**SUPPLIED PASSAGE**.

════════

# fall soaps



## Becky-DixieDoesAlpines (Oct 26, 2007)

I put my 4 fall soaps on my webiste today if anyone wants to see them.
I asked for ideas here so I thought some of you might like to see the finished product
thanks,
Becky


----------



## Halo-M Nubians (Oct 26, 2007)

Love the pumpkin parfait! It looks neat..the ginger is something I would Totally buy! I LOVE ginger!


----------



## Kalne (Oct 25, 2007)

They sound good enough to eat!


----------



## Carolyn (Oct 27, 2007)

ohh ---CArolyn


----------



## NubianSoaps.com (Oct 26, 2007)

You have such a nice website!!!

Have you seen the bubble wrap soaps? Someone else does Bee My Honey and uses Lil's Honey FO, she lines th bottom of her mold with small bubble wrap and then pours her soap and pushes it into the top also. I is beyond cute! Vicki


----------



## ali923 (Aug 8, 2008)

Your soaps look so neat and crafty. You have been a busy girl. Love the soaps, wish I could smell them. Are you doing the soap swap? I am and I would totally love to try everyone of those!


----------



## Becky-DixieDoesAlpines (Oct 26, 2007)

ali923 said:


> Your soaps look so neat and crafty. You have been a busy girl. Love the soaps, wish I could smell them. Are you doing the soap swap? I am and I would totally love to try everyone of those!


Thanks
Yes, I'm in the swap but I did something new, not one on my site.
It has to be a surprise you see
Becky


----------

════════

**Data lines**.
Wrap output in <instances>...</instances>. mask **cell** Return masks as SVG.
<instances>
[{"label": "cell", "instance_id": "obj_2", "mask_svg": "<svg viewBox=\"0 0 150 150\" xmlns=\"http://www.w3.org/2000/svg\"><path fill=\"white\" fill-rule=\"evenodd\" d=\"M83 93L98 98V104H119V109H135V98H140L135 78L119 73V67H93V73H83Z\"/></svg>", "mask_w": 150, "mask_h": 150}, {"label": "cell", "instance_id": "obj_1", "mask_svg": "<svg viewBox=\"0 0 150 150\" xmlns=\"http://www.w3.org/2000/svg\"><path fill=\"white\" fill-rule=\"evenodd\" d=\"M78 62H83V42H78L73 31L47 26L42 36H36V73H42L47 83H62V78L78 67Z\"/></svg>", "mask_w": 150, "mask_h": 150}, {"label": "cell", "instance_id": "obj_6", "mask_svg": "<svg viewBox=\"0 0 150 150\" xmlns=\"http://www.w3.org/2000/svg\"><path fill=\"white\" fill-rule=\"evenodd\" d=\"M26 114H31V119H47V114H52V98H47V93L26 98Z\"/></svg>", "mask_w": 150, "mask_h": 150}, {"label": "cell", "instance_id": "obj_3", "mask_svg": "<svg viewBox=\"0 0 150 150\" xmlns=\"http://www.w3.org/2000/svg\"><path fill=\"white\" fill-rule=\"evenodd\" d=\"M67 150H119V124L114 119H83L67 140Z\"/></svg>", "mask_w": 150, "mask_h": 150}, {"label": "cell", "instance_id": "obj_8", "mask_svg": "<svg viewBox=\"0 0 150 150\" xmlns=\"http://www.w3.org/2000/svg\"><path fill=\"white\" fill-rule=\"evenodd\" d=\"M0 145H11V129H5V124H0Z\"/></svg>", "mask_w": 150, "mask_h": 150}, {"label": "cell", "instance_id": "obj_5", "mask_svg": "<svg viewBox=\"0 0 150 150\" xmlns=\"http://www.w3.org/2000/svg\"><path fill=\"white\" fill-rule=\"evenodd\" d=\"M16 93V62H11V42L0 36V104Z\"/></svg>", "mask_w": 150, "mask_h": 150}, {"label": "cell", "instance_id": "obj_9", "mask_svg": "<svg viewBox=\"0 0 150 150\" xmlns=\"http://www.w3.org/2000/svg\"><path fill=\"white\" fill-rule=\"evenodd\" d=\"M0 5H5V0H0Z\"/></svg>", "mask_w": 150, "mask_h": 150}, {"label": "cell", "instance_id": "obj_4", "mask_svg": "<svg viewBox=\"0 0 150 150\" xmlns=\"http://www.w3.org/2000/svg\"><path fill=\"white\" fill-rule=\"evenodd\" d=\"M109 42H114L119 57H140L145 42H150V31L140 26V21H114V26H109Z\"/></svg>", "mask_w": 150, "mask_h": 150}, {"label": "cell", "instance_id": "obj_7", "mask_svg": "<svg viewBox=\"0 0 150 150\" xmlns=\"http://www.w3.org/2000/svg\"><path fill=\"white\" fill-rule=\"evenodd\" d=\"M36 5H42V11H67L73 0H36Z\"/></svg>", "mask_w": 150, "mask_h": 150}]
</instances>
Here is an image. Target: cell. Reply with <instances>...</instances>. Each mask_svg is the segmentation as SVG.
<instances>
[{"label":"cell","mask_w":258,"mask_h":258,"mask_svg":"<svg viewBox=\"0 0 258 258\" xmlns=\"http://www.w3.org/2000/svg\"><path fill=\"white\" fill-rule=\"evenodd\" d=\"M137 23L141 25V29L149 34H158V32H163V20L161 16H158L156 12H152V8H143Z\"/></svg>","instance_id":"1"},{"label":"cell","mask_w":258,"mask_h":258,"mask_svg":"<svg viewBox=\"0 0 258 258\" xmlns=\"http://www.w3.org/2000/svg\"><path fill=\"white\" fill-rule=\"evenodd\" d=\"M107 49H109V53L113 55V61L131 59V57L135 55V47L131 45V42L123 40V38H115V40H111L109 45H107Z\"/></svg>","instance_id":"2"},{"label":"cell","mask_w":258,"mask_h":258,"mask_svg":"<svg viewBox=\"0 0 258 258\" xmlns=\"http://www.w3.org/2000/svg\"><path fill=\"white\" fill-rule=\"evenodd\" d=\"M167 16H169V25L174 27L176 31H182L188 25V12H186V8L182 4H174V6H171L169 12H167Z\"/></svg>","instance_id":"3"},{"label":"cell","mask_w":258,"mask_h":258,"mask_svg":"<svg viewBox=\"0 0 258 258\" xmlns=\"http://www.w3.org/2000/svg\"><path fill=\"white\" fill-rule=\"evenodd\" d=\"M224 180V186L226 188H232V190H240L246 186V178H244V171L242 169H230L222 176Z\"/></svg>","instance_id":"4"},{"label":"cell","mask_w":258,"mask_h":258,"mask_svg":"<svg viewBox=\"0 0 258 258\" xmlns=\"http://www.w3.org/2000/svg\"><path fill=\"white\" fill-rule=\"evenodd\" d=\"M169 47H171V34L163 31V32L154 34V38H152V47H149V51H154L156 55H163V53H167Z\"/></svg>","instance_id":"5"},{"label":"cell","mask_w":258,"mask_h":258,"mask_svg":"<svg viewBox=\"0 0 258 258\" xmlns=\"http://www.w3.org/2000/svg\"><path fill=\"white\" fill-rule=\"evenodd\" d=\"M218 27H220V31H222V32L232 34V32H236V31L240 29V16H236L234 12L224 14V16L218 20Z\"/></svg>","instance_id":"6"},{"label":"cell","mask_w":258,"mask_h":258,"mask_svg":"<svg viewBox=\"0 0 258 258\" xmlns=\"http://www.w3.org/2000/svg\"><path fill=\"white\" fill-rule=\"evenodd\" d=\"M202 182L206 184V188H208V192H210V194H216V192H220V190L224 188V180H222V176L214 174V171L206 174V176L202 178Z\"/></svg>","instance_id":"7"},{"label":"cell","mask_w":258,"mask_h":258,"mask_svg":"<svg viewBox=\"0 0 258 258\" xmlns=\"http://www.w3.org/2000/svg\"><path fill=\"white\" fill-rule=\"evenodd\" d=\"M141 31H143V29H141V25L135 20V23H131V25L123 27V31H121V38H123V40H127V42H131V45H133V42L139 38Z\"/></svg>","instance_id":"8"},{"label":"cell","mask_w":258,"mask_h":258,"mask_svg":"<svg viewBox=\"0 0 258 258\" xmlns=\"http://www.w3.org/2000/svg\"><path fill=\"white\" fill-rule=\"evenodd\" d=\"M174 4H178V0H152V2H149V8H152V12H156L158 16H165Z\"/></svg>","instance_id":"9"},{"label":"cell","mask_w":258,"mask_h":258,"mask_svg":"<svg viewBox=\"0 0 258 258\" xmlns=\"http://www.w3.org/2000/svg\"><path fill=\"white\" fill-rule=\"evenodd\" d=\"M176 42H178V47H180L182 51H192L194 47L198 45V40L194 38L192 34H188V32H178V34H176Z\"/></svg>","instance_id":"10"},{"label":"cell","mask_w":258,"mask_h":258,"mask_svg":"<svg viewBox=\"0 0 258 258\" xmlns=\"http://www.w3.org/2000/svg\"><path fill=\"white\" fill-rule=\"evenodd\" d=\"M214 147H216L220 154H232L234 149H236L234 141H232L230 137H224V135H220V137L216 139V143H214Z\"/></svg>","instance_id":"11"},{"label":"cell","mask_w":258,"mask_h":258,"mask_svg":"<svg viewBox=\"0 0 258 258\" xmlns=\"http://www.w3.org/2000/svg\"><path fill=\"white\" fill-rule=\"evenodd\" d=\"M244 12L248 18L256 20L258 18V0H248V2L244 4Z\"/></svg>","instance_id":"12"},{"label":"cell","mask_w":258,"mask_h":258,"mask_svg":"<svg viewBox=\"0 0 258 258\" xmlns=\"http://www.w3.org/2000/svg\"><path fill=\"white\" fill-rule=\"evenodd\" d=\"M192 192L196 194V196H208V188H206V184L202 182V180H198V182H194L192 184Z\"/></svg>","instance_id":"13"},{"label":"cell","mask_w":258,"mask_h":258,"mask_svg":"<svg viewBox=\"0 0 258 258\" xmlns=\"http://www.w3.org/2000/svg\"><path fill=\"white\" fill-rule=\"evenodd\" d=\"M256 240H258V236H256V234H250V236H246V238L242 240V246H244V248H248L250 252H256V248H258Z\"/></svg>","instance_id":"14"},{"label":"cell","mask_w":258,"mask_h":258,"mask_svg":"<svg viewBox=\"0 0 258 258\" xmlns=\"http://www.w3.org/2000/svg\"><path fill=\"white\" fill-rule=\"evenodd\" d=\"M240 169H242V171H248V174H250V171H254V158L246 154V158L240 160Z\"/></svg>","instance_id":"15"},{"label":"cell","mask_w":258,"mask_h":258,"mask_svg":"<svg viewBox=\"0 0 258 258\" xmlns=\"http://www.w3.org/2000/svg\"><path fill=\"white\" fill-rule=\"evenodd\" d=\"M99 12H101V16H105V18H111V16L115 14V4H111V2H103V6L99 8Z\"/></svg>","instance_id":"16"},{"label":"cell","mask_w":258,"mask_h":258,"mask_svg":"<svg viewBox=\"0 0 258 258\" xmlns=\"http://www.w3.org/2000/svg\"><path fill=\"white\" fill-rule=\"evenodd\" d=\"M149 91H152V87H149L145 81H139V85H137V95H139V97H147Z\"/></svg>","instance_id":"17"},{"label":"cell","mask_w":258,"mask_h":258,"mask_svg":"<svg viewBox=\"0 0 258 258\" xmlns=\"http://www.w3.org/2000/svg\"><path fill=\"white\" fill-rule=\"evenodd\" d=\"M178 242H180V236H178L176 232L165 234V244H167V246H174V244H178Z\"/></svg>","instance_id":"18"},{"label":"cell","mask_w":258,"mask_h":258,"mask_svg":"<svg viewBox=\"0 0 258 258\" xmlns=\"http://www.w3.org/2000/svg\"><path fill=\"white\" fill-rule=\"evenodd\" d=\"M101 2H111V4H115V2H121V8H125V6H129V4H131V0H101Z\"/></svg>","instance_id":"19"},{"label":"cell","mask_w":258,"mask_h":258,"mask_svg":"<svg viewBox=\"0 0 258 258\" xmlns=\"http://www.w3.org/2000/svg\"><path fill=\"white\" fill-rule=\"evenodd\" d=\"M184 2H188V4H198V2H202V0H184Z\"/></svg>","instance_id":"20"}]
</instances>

════════

**EXERCISE DIRECTIONS**.
Answer these questions using the fall soaps thread:
(a) How many fall soaps did Becky put on her website?
(b) Which soap did Halo-M Nubians say they would totally buy?
(c) According to the post from NubianSoaps.com, what does the maker of Bee My Honey line the bottom of her mold with?
The rows were drawn from a separate source.

**WRITTEN RESPONSE**.
(a) Four.
(b) The ginger soap.
(c) Small bubble wrap.